Rocket shuddered violently and his eyes filled with tears, the first thing he had done that startled her at all. His voice came out as high as a child’s. “Stop makin’ fun o’ me! It ain’t my fault they gave you stuff you didn’t want! Ain’t my fault if everything you ever had was only ‘cos they let you have it. And you used to be real but now you’re just someone else’s property you had to steal from them…” He scrubbed both hands over his eyes in furious circles, then stomped a foot and demanded, “Why am I talkin’ about this!?”
“Probably because you needed to,” she sighed, swinging her feet down to the floor. “All of you idiots apparently have that in common. How about listening instead, for once?” She held up her cybernetic forearm in front of her. “This isn’t me.” She put her other arm parallel to it, hand clenched in a fist. “And this isn’t me either. These are parts of my body. It doesn’t matter how I got them; they’re mine now. But if they’re taken from me, I’m still me.”
As she dropped both arms he kept a dull gaze on the prosthetic one. “So why’d you want to give it away, if you’re not mad at it?”
“Why did you want to have it, if it’s just stuff?”
Rocket snorted. “Oh save it, you know all I was doin’ was tryin’ to call your bluff.”

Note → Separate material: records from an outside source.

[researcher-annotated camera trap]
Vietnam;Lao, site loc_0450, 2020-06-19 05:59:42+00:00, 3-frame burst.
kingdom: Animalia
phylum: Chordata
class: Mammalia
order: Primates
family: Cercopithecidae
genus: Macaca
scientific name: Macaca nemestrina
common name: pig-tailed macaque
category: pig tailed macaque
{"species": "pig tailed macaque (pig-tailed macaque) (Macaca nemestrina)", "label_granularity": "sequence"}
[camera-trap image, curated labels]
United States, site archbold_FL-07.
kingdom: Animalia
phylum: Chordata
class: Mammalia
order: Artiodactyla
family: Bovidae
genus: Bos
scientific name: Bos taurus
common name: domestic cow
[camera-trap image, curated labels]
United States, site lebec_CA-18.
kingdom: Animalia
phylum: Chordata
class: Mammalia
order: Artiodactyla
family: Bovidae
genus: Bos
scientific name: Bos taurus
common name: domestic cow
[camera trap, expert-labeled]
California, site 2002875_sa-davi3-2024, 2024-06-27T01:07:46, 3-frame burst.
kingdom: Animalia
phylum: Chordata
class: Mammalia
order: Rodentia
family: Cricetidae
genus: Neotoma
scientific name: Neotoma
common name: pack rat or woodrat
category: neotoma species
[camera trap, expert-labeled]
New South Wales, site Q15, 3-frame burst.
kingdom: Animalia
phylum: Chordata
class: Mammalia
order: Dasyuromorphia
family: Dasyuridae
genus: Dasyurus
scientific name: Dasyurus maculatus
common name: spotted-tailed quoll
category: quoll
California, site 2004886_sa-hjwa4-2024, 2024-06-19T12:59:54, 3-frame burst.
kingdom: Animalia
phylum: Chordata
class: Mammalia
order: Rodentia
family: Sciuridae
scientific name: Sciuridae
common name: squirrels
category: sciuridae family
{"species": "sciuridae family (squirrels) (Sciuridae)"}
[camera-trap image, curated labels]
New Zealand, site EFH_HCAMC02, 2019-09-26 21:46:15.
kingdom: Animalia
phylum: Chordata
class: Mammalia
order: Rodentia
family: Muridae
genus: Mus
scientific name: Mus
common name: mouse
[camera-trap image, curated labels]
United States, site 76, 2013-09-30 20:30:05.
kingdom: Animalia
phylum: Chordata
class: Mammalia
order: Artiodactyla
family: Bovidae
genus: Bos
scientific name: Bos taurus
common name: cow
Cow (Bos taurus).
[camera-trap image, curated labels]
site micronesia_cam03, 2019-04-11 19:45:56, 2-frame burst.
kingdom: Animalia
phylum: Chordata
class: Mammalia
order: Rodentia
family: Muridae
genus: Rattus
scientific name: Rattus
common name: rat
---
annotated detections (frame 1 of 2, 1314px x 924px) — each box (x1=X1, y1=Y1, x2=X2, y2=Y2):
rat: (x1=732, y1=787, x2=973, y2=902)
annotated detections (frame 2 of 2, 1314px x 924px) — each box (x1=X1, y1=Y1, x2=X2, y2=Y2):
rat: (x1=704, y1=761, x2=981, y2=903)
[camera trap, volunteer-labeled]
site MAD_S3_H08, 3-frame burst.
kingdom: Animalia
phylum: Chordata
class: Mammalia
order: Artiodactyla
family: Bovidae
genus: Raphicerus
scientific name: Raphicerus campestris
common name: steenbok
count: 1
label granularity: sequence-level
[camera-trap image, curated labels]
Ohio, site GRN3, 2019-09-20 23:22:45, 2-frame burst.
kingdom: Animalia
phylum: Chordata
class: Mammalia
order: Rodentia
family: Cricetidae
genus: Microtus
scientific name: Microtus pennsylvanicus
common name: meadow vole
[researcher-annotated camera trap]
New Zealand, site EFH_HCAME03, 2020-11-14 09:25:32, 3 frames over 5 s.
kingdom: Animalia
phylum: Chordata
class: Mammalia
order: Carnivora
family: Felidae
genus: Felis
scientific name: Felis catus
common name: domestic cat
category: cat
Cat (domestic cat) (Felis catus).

They both seemed to relax the moment it was out in the open. Nebula cast him a sly smile. “Same here. It looks like I won.”
There was a three-legged stool by the operating chair, and Rocket pulled himself up onto it and sat like a human, legs hanging in front of him. His ears were pricked curiously toward her. “Aren’t you gonna ask if I tossed your hand like I said I was gonna?”
“It doesn’t matter,” Nebula replied. “There’s a whole box of spare hands in the Quadrant’s storage.”
Rocket’s eyes widened. “So why the hell have you been usin’ that claw?” he sputtered.
She made her face and voice completely expressionless. “Maybe I just thought it was funny.”
He groaned, but when he shook his head, he was grinning. “You get it. You’re the only one out of all of ‘em who gets the joke.” The grin vanished as quickly as it appeared. “But I ain’t never heard you laugh. Not once.”
“It was hard to hold onto myself,” Nebula explained. “I did it, but laughter takes something I lost along the way.”
“What, apathy? Hope? Havin’ people around to laugh with you?” He looked more skeptical with each possibility listed.
Nebula shook her head. “Courage.”
Rocket’s whole upper body heaved with the breath he let out. His eyes were bright and solemn as he said, “Please let me give you your hand back.”
Nobody asked them any questions when they returned to the main cabin together, Nebula fitted with the cybernetic hand she had given away the week before. Rocket rubbed absently at the external bolts on his collarbone, as if he had just noticed that they were there.
For months after, whenever they met someone with a prosthesis, Nebula would look at Rocket and ask, “Do you think we should steal it?” and he would respond, “Nah, he prob’ly needs it more than we do.”
Then they would smile, as if sharing a private joke.